La situation reste donc plus que préoccupante, même si le chef du DCTI nous a toujours promis des miracles, qui s'avèrent être des mirages. Et comme on le sait, les nombreuses oppositions des communes et des riverains ont pour effet trop fréquent de réduire comme peau de chagrin le nombre de logements qui sont finalement construits, par exemple aux Communaux d'Ambilly. On peut craindre que la même chose n'arrive dans le secteur de la Pallanterie, dont il était question aujourd'hui dans la «Tribune de Genève». En attendant, les projets de construction de bureaux se poursuivent, accentuant continuellement le grave déséquilibre entre la création d'emplois et celle de logements à Genève. En effet, le DCTI n'applique pas le principe essentiel «un nouveau logement pour tout nouvel emploi», alors qu'il l'a pourtant admis officiellement dans sa réponse à la motion socialiste 1941. Dans ces conditions, évidemment, la crise du logement ne peut que s'aggraver à Genève, et c'est une catastrophe.

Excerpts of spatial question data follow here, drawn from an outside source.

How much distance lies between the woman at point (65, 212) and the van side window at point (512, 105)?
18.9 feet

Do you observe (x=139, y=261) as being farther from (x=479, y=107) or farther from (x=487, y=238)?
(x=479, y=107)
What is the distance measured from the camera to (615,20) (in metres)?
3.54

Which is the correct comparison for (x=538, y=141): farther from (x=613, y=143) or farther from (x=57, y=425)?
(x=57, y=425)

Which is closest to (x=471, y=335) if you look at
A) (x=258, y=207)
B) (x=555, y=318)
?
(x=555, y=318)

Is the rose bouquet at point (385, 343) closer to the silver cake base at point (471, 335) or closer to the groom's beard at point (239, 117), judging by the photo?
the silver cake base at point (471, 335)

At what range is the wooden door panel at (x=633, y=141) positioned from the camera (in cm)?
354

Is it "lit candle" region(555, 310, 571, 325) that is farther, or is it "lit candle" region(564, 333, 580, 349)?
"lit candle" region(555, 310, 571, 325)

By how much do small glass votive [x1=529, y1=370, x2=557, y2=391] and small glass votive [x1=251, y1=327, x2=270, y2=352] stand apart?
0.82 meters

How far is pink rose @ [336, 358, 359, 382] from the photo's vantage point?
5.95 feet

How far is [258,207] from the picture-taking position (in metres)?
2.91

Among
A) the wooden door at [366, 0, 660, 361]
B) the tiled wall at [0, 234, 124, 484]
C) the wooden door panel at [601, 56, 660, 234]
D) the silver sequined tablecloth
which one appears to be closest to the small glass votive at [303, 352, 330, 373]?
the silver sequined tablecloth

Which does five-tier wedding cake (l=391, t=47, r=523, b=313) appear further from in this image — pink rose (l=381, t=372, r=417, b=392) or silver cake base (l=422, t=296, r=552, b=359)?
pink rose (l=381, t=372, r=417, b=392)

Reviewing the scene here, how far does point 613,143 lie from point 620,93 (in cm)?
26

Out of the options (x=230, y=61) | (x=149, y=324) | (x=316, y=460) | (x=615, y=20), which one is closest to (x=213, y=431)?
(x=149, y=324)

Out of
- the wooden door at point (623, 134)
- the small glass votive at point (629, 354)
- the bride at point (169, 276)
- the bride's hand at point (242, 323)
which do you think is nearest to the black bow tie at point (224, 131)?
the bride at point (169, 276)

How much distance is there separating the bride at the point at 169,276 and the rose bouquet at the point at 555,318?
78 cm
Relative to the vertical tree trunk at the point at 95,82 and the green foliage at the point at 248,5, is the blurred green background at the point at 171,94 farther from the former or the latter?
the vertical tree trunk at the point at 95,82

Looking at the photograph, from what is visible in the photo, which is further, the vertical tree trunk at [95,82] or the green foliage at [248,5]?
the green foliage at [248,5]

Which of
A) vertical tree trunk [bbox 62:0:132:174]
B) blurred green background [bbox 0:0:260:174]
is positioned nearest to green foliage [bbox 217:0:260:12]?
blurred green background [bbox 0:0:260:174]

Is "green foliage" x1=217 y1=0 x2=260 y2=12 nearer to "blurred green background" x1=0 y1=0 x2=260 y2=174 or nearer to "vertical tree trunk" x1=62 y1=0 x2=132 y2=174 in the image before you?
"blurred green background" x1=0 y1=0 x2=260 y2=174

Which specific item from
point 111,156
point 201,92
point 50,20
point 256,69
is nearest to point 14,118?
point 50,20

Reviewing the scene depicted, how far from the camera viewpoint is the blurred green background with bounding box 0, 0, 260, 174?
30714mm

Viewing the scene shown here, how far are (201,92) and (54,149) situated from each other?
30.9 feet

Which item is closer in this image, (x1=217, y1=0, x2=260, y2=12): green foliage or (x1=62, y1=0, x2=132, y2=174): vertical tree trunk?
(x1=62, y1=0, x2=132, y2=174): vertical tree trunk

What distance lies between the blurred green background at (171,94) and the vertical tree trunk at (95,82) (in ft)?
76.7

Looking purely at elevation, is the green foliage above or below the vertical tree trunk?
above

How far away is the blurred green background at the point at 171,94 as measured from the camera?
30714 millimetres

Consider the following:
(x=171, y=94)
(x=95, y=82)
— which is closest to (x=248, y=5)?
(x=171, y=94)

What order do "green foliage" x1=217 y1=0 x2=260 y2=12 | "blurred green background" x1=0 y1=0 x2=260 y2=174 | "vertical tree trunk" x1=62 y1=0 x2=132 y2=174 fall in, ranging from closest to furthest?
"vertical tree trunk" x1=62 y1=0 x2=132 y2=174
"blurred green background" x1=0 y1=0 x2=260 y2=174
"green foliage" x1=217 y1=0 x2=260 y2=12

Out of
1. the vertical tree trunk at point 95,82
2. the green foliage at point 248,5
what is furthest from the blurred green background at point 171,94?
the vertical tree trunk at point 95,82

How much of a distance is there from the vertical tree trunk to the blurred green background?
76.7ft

Nous demandons donc au Conseil d'Etat de mettre immédiatement en oeuvre une politique beaucoup plus active en matière d'acquisition de terrains et de construction de logements d'utilité publique correspondant vraiment aux besoins prépondérants de la population. (Quelques applaudissements.)

M. Christophe Aumeunier (L). Mesdames et Messieurs les députés, Mme Buche, qui vient de s'exprimer, sait pourquoi malheureusement à Genève on construit si peu de logements. Elle le sait, parce qu'il y a des oppositions diverses et variées; elle le sait, parce que l'ASLOCA lance des recours à tort et à travers. Elle lance des recours notamment contre SOVALP et la construction de 550 logements; ainsi 150 logements d'utilité publique ont été bloqués pendant des mois à SOVALP. Et la réponse du Tribunal administratif est un peu cinglante envers l'ASLOCA; il considère que cette association n'a aucun intérêt à faire recours, parce que cela va à l'encontre des intérêts de ses membres.

Mais ce n'est pas tout, Mesdames et Messieurs ! Lisons la FAO ! L'ASLOCA pratique la politique de la terre brûlée. Ce sont des centaines de logements qui sont bloqués - des surélévations - de manière dogmatique, mais pas seulement. Pas seulement, parce que les surélévations sont une chose. Il y a là une liste de milliers de logements; entre l'ASLOCA et la Ville, ce sont 1800 logements qui sont bloqués aujourd'hui suite à des recours. Je tiens la liste ici à disposition. Il y a effectivement ces recours qui sont déposés, et c'est bien le fait d'une association dite de défense des locataires, dont la représentante a parlé tout à l'heure sur les bancs socialistes.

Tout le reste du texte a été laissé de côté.